A run of records:

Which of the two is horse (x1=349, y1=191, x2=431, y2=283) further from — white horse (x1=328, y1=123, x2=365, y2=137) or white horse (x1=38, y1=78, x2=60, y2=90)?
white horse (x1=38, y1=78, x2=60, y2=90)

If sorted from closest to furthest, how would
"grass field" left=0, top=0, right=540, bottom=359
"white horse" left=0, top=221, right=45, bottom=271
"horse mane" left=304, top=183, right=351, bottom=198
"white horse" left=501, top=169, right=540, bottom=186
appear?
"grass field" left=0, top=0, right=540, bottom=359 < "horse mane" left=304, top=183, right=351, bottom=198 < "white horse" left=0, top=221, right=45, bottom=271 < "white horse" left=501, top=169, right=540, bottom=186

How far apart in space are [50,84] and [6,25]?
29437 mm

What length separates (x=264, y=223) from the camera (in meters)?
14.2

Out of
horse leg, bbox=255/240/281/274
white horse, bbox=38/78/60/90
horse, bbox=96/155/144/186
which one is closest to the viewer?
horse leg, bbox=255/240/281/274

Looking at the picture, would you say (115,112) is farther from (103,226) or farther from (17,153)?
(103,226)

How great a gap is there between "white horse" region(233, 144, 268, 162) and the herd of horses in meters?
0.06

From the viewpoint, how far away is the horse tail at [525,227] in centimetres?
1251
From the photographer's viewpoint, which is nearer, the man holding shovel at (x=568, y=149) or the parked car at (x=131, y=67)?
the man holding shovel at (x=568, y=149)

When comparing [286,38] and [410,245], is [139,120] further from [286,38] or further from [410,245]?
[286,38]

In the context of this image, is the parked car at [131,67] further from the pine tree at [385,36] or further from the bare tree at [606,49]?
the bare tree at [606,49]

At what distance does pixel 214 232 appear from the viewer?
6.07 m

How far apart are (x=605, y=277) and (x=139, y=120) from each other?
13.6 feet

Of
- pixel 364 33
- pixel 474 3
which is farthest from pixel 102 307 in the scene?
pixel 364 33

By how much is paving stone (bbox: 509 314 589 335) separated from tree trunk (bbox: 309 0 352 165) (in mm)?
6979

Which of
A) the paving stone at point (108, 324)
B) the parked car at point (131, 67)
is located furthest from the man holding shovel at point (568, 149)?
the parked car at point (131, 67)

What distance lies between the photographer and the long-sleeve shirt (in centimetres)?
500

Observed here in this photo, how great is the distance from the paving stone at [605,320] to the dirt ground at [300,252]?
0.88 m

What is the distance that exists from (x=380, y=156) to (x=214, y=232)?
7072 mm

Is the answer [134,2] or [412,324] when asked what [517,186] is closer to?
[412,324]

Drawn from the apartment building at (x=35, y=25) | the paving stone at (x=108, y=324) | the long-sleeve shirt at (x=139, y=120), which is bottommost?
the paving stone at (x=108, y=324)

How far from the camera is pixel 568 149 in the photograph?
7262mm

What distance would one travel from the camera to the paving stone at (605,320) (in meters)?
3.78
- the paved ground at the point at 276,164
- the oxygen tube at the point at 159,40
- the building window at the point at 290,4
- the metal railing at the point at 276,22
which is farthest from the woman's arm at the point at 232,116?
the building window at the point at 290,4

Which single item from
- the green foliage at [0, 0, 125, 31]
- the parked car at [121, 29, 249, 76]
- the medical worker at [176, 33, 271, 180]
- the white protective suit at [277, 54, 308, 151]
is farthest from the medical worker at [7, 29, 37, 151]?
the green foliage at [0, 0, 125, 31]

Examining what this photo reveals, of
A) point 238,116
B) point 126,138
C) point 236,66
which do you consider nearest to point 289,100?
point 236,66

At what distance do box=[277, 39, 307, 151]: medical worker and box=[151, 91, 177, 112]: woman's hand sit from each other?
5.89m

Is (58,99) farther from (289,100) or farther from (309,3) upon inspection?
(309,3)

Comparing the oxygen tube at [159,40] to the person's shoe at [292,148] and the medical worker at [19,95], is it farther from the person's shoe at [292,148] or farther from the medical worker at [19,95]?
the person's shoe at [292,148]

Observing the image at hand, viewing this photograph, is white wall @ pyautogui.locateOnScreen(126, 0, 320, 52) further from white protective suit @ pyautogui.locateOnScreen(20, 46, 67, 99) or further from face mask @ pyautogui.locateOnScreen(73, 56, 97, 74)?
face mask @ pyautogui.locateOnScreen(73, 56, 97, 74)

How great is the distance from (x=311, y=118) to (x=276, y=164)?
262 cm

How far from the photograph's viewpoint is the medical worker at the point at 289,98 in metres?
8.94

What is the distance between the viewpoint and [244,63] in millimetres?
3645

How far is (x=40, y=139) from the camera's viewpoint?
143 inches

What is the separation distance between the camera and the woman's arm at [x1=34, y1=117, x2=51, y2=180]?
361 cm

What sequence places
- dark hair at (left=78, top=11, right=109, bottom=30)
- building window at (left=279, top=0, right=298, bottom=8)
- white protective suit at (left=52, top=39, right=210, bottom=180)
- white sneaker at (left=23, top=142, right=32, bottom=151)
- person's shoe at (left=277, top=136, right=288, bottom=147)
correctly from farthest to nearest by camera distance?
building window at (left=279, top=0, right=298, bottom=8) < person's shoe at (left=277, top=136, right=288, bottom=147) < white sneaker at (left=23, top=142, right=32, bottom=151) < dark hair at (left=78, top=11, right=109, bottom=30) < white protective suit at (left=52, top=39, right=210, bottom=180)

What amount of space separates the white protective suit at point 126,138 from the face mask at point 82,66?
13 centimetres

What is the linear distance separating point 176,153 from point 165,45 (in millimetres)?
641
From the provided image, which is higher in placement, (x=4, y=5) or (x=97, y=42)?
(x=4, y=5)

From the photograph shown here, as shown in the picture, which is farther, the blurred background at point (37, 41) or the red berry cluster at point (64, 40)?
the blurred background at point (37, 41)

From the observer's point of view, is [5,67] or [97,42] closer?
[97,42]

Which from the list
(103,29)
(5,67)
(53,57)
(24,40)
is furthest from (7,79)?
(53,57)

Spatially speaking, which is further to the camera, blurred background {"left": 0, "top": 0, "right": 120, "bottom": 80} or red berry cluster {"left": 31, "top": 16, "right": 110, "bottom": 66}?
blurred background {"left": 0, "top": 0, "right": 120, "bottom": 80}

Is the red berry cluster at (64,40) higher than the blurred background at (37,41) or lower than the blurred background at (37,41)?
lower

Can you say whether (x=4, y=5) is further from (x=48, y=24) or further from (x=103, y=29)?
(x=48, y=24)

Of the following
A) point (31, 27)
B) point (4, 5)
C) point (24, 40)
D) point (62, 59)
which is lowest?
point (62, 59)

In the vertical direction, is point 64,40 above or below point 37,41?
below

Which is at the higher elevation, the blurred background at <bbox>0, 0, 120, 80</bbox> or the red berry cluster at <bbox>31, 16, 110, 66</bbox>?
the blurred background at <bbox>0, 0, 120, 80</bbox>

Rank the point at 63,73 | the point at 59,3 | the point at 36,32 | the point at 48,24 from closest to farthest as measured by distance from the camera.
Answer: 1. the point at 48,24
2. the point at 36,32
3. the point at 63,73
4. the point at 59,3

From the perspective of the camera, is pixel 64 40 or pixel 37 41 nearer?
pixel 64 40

→ **Directions for this task**: Repeat the entries above exactly, leaving nothing out.

→ **Response for this exercise**:
Which of the two is horse (x1=349, y1=191, x2=431, y2=283) further from — white horse (x1=328, y1=123, x2=365, y2=137) or white horse (x1=38, y1=78, x2=60, y2=90)?
white horse (x1=38, y1=78, x2=60, y2=90)

If sorted from closest to furthest, how would
"grass field" left=0, top=0, right=540, bottom=359
"white horse" left=0, top=221, right=45, bottom=271
"horse mane" left=304, top=183, right=351, bottom=198
"white horse" left=501, top=169, right=540, bottom=186
appear?
"grass field" left=0, top=0, right=540, bottom=359 < "horse mane" left=304, top=183, right=351, bottom=198 < "white horse" left=0, top=221, right=45, bottom=271 < "white horse" left=501, top=169, right=540, bottom=186

How far apart in space are [50,84] and [6,25]?
29437 mm

What length separates (x=264, y=223) from the camera (in meters)?
14.2

Out of
horse leg, bbox=255/240/281/274
white horse, bbox=38/78/60/90
horse, bbox=96/155/144/186
which one is closest to the viewer?
horse leg, bbox=255/240/281/274

Looking at the picture, would you say (115,112) is farther from (103,226) or farther from (17,153)?
(103,226)

How great a gap is there between "white horse" region(233, 144, 268, 162) and the herd of horses in meters?
0.06

From the viewpoint, how far away is the horse tail at [525,227] in centimetres?
1251
From the photographer's viewpoint, which is nearer, the man holding shovel at (x=568, y=149) or the parked car at (x=131, y=67)?
the man holding shovel at (x=568, y=149)

When comparing [286,38] and [410,245], is [139,120] further from [286,38] or further from [410,245]?
[286,38]

In the context of this image, is the parked car at [131,67] further from the pine tree at [385,36] or further from the bare tree at [606,49]?
the bare tree at [606,49]

At what distance does pixel 214 232 appear from the viewer?
6.07 m

How far apart are (x=605, y=277) and (x=139, y=120) from each other?
13.6 feet

Of
- pixel 364 33
- pixel 474 3
which is farthest from pixel 102 307 in the scene?
pixel 364 33

By how much is paving stone (bbox: 509 314 589 335) separated from tree trunk (bbox: 309 0 352 165) (in mm)?
6979

Which of
A) the paving stone at point (108, 324)
B) the parked car at point (131, 67)
is located furthest from the man holding shovel at point (568, 149)?
the parked car at point (131, 67)

What distance lies between the photographer and the long-sleeve shirt (in centimetres)?
500

Observed here in this photo, how great is the distance from the paving stone at [605,320] to the dirt ground at [300,252]?
0.88 m

What is the distance that exists from (x=380, y=156) to (x=214, y=232)?
7072 mm

Is the answer [134,2] or [412,324] when asked what [517,186] is closer to?
[412,324]

Drawn from the apartment building at (x=35, y=25) | the paving stone at (x=108, y=324) | the long-sleeve shirt at (x=139, y=120), which is bottommost?
the paving stone at (x=108, y=324)

How far from the camera is pixel 568 149 in the photograph?
7262mm

What distance would one travel from the camera to the paving stone at (605,320) (in meters)?
3.78
- the paved ground at the point at 276,164
- the oxygen tube at the point at 159,40
- the building window at the point at 290,4
- the metal railing at the point at 276,22
which is farthest from the woman's arm at the point at 232,116?
the building window at the point at 290,4

Which single item from
- the green foliage at [0, 0, 125, 31]
- the parked car at [121, 29, 249, 76]
- the medical worker at [176, 33, 271, 180]
- the white protective suit at [277, 54, 308, 151]
is farthest from the medical worker at [7, 29, 37, 151]?
the green foliage at [0, 0, 125, 31]

Examining what this photo reveals, of
A) point 238,116
B) point 126,138
C) point 236,66
which do you consider nearest to point 289,100?
point 236,66

At what distance do box=[277, 39, 307, 151]: medical worker and box=[151, 91, 177, 112]: woman's hand sit from each other?
5.89m

Is (58,99) farther from (289,100) or farther from (309,3) upon inspection?
(309,3)

Comparing the oxygen tube at [159,40] to the person's shoe at [292,148] and the medical worker at [19,95], is it farther from the person's shoe at [292,148] or farther from the medical worker at [19,95]?
the person's shoe at [292,148]

Observing the image at hand, viewing this photograph, is white wall @ pyautogui.locateOnScreen(126, 0, 320, 52) further from white protective suit @ pyautogui.locateOnScreen(20, 46, 67, 99) or further from face mask @ pyautogui.locateOnScreen(73, 56, 97, 74)?
face mask @ pyautogui.locateOnScreen(73, 56, 97, 74)

How great is the distance from (x=311, y=118) to (x=276, y=164)?
262 cm

How far from the photograph's viewpoint is the medical worker at the point at 289,98 in metres?
8.94

What is the distance between the viewpoint and [244,63] in millimetres?
3645

How far is (x=40, y=139) from the camera's viewpoint?
143 inches

What is the separation distance between the camera and the woman's arm at [x1=34, y1=117, x2=51, y2=180]?
361 cm

What sequence places
- dark hair at (left=78, top=11, right=109, bottom=30)
- building window at (left=279, top=0, right=298, bottom=8)
- white protective suit at (left=52, top=39, right=210, bottom=180)
- white sneaker at (left=23, top=142, right=32, bottom=151)
- person's shoe at (left=277, top=136, right=288, bottom=147)
correctly from farthest to nearest by camera distance?
building window at (left=279, top=0, right=298, bottom=8) < person's shoe at (left=277, top=136, right=288, bottom=147) < white sneaker at (left=23, top=142, right=32, bottom=151) < dark hair at (left=78, top=11, right=109, bottom=30) < white protective suit at (left=52, top=39, right=210, bottom=180)

What amount of space separates the white protective suit at point 126,138 from the face mask at point 82,66?
13 centimetres

What is the linear distance separating point 176,153 from point 165,45 (in millimetres)?
641
From the provided image, which is higher in placement, (x=4, y=5) or (x=97, y=42)?
(x=4, y=5)

From the photograph shown here, as shown in the picture, which is farther, the blurred background at point (37, 41) or the red berry cluster at point (64, 40)?
the blurred background at point (37, 41)

From the observer's point of view, is [5,67] or [97,42] closer?
[97,42]

Which from the list
(103,29)
(5,67)
(53,57)
(24,40)
is furthest from (7,79)?
(53,57)

Spatially speaking, which is further to the camera, blurred background {"left": 0, "top": 0, "right": 120, "bottom": 80} or red berry cluster {"left": 31, "top": 16, "right": 110, "bottom": 66}?
blurred background {"left": 0, "top": 0, "right": 120, "bottom": 80}

Is the red berry cluster at (64,40) higher than the blurred background at (37,41) or lower than the blurred background at (37,41)?
lower

Can you say whether (x=4, y=5) is further from (x=48, y=24) or further from (x=103, y=29)?
(x=48, y=24)

Of the following
A) point (31, 27)
B) point (4, 5)
C) point (24, 40)
D) point (62, 59)
which is lowest?
point (62, 59)

In the vertical direction, is point 64,40 above or below point 37,41?
below

Which is at the higher elevation, the blurred background at <bbox>0, 0, 120, 80</bbox> or the red berry cluster at <bbox>31, 16, 110, 66</bbox>?
the blurred background at <bbox>0, 0, 120, 80</bbox>

Rank the point at 63,73 | the point at 59,3 | the point at 36,32 | the point at 48,24 from closest to farthest as measured by distance from the camera.
Answer: 1. the point at 48,24
2. the point at 36,32
3. the point at 63,73
4. the point at 59,3

From the perspective of the camera, is pixel 64 40 or pixel 37 41 nearer?
pixel 64 40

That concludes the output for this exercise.